Instead,
its author had gathered together all that was known or seriously argued
concerning this world. On this curious old volume Christopher pinned his
entire faith. It became his bedside companion; and his copy of it, full
of notes in his own handwriting and in that of his brother Bartholomew
as well, may be seen to-day in the Columbian Library in Sevilla.
For centuries it has been asserted by men who have written about
Columbus that the most important event during his Lisbon days was his
correspondence with a learned astronomer named Paolo Toscanelli.

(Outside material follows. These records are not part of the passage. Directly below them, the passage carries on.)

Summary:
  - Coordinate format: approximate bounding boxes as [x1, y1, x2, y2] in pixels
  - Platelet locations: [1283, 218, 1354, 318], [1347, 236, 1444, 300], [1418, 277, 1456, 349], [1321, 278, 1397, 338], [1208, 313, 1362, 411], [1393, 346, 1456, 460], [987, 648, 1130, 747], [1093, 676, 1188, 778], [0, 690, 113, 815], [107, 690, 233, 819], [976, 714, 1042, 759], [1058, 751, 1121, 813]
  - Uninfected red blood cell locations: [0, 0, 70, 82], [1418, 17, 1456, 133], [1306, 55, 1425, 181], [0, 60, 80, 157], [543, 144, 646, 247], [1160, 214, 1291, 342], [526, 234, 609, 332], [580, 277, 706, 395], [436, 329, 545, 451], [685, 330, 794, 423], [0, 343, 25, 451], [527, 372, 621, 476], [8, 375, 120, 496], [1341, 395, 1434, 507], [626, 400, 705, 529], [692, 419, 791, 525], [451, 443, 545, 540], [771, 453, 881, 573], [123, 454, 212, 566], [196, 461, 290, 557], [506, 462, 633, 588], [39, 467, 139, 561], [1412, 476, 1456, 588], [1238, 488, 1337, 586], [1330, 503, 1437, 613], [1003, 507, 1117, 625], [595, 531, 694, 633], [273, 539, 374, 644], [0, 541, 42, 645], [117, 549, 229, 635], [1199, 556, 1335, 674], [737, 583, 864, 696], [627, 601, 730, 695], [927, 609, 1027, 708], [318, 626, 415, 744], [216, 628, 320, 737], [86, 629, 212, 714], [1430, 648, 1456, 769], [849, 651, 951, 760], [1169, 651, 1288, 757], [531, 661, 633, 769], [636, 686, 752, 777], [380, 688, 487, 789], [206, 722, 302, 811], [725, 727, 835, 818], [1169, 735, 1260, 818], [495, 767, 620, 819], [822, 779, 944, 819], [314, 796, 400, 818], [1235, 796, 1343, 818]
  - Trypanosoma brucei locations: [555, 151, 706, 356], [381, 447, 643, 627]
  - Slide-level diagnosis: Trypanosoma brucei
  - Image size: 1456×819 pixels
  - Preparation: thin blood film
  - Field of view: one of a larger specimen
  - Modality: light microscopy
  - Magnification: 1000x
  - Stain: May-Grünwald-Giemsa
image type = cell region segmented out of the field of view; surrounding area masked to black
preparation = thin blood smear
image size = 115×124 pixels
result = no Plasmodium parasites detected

Columbus, they argue, having formed the plan of sailing west to discover
a route to the Indies (which Columbus never thought of doing at that
early day), wrote to ask Toscanelli's advice, and the wise Florentine
approved most heartily. It appears from the astronomer's letter that he
never dreamed, any more than did Columbus, that a whole continent lay
far off in the unexplored western ocean. He supposed the world to be
much smaller than it really is, with the ocean occupying only a seventh
of it; and that if one sailed three or four thousand miles west, he
would surely come to the islands of Cipango (pronounced in Italian Tchi-
pango), or Japan, lying off the mainland of Cathay or China. Toscanelli,
like Columbus, had read all about the Far East in Marco Polo's book, and
was convinced that if the Venetian had reached it by going east
overland, some one else might reach it by going west oversea.